I recall a particularly painful evening when he just refused to take the medication, got up and stormed off. Mom and I tried to explain.
“Dad, if you don’t start taking these meds we may not to be able to care for you at home, even though that is what we really want to do, “ I said. “We care for you and we are trying to help you. We don’t want you to go to a nursing home, but you need to take these meds.” Mom and I were exasperated as he left the room; we let him go.
He was angry and wanted to be left alone. But he came back to the family room after several minutes, and he seemed pretty emotional, less angry though. It was hard to decipher what he was saying but I did catch the words “care for me.” I think he was saying he appreciated us for that, but he did not want the medicine. But before long he relented, and Mom and I were pleased that the side effects were hardly noticeable.
Then a few days later Mom noticed something odd on the floor. It was hard to identify, but after some head-scratching we figured out that it must have been a partially dissolved pill. How did it get on the floor, nearly under the sofa? We came to the conclusion that Dad had tossed it there when we weren’t looking.
Then we began to notice that shortly after taking the medication Dad would often get up and go to the bathroom. Was he tossing his meds into the toilet? I started inspecting his mouth after he had taken the pills to be sure he wasn’t cheeking them, and I was satisfied that he was finally cooperating. Except, oddly, still there we none of the side effects that had been so violent early on.
One evening Mom gave him the meds, and she left the room to go do the dinner dishes.  I was sitting near Dad, reading and keeping an eye on him. To my amazement he spit a pill across the room onto the carpet. I reacted with shock and anger. A complicating factor, apart from concern about Dad, was that a little 5-pound chihuahua shares our home, our lovely and sweet little pet dog, Missy. And Missy loved to scavenge any stray edible morsel she could locate on any surface in the house. And we worried that a single dose of Aricept might do her in.

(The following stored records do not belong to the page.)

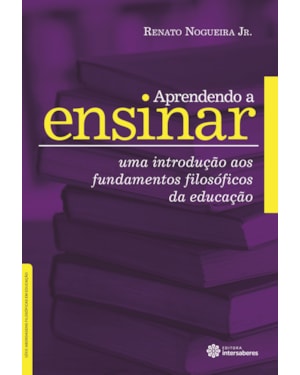 APRENDENDO A ENSINAR:: UMA INTRODUÇÃO AOS FUNDAMENTOS FILOSÓFICOS DA EDUCAÇÃO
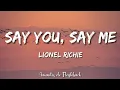Download Lagu Lionel Richie - Say you, say me   (Lyrics)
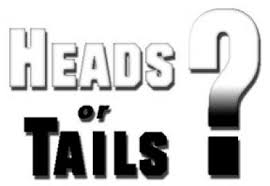 The phrase: Heads or Tails?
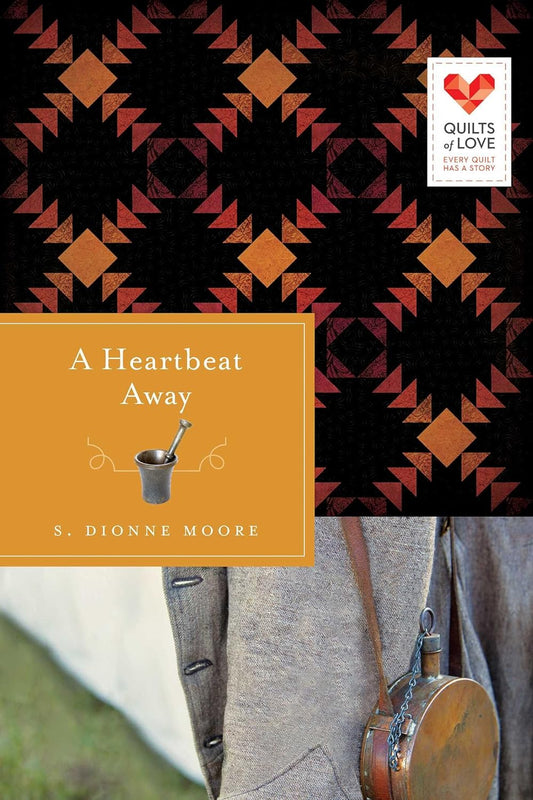 A Heartbeat Away by S. Dionne Moore (Quilts of Love, New, 2013, Pbk, 240 pgs)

The evening conflict over meds was never won. Dad became more brazen about spitting them out and that led to more frantic searches to find the pill before our little bloodhound could leap down from her chair and snag it. I was impressed by Dad’s cleverness in hiding the pill in his mouth in a way that it just could not be found. Despite the Alzheimer’s, a good portion of his cleverness remained.
With Dad being steadfast against taking pills and his marked bad reaction when he did take them, we gave up on that class of medication. Instead we contacted a local geriatric psychiatrist who prescribed Nameda and Zyprexa–and we bought a good pill crusher and lots of apple sauce–a combination that has never failed us.